I had dinner with a friend a while back whose kids are teenagers.
Our conversation spanned the globe over the evening, but returned time and again to the challenges of raising teens.
There was a story in the Mercury last weekend about ungrateful teenagers. A woman in the States has started a Facebook group called UTIMH (Ungrateful Teens In My House) where she gripes about kids insisting they have designer clothes and the latest in technology.
I bristle when people lump any group into a stereotype. All teenagers are not bad, selfish and self-involved, and when we buy in to the stereotype, we reinforce those behaviours.
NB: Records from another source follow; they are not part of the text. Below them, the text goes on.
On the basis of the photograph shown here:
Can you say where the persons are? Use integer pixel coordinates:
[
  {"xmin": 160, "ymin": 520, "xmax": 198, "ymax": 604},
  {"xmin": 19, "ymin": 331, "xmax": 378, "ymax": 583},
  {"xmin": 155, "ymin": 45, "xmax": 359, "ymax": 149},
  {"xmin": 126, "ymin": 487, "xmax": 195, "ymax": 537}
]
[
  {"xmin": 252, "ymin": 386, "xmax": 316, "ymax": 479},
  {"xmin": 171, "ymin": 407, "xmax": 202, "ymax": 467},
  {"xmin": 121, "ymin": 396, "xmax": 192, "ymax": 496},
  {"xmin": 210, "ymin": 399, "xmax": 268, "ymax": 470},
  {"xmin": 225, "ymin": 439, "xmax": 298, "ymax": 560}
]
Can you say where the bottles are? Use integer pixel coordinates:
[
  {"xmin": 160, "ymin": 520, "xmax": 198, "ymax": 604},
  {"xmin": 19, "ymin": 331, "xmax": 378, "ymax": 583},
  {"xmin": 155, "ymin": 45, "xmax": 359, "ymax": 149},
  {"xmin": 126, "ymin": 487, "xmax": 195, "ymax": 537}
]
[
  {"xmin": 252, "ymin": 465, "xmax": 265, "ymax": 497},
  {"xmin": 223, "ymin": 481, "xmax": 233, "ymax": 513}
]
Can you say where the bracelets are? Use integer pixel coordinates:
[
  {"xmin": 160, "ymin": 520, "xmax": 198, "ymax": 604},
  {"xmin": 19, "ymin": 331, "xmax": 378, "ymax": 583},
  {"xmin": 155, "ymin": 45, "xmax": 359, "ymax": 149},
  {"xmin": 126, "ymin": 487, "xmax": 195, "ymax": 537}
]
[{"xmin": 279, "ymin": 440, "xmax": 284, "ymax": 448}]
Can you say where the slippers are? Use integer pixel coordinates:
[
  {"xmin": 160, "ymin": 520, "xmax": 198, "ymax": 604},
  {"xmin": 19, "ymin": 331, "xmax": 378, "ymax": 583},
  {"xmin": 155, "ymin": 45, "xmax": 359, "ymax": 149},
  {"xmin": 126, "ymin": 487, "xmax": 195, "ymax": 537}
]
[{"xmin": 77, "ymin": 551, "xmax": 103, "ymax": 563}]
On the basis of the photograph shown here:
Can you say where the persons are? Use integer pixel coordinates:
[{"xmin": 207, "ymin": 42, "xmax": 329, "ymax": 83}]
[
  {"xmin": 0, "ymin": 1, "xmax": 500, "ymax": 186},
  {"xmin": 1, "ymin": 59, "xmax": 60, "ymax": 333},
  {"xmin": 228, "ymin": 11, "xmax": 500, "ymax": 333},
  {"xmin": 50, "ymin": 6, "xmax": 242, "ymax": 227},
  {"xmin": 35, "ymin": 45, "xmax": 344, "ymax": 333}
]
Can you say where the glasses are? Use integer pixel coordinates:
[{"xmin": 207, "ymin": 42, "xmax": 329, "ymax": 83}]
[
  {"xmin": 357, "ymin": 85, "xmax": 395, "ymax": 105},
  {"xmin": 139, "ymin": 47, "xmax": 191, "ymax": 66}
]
Still, I too groused about the mountain of shoes at the front door, the horrendous state of their bedrooms, and the vacuum of help I received when I asked them to, you know, vacuum. My teens had more important things on their minds and cleaning the house was not a priority.
I tried asking, yelling, threatening, crying, ignoring the mess, doing it myself, not speaking to them and bribing them, with varying results. Then I read Barbara Coloroso, who passed along the best advice I ever found on raising teens.
1) Teenagers are designed to test boundaries. They always want to stay out late, go places you're not comfortable letting them go and hang out with people you don't know. The underlying criteria in giving permission, however, should be: is it safe; is it moral; is it legal; and can you afford it.
2) It's not your job as the parent to convince your teenager to like your decision. It's their job to convince you that whatever it is they want to do meets that criteria — is it safe; is it moral; is it legal; and can you afford it.
3) If you want a 30-year-old kid on your hands, keep raising children. If you want your child to be a responsible, mortgage-paying, RSP-contributing adult at 30, you'd better start raising an adult. That means with every new freedom comes responsibility.
4) Teenagers have an amazing knack for pressuring parents into making snap decisions. Coloroso cautions parents not to give in to the pressure. You need to make careful judgements and that takes time. So, say this, she advises: If you want the answer now, it's no. If you want me to consider a yes answer, give me time. That doesn't guarantee they'll get what they want, but it also gives them time to respond to your main concerns — is it safe; is it moral; is it legal; and can you afford it.
My own experience taught me that logic works too. If I spent 30 minutes driving them to baseball, two hours watching the game and 30 minutes driving them home again, it's hard for them to say no when I ask for 10 minutes of washing dishes.
The spring before I put my house up for sale, I had the nasty job of cleaning up a winter's worth of dog droppings in the backyard. I was an empty-nester at the time and when I asked for 10 minutes help from them, they all refused, saying since they hadn't lived there all winter, why should they.
"But have you loved Sam for 10 minutes this winter?" was my response.
Hard to argue that one. Not only did they give me the 10 minutes I'd asked for, they completed the job.
Teenagers have a great facility for detecting hypocracy too, so it's important to step back and check your own behaviour before you come down on them.
Otherwise, pull out the baby books and remind yourself how much you love them. They are hormonal, emotional, confused beings who need some guidance as they spread their wings.
As you ride out the teen years, love them anyway.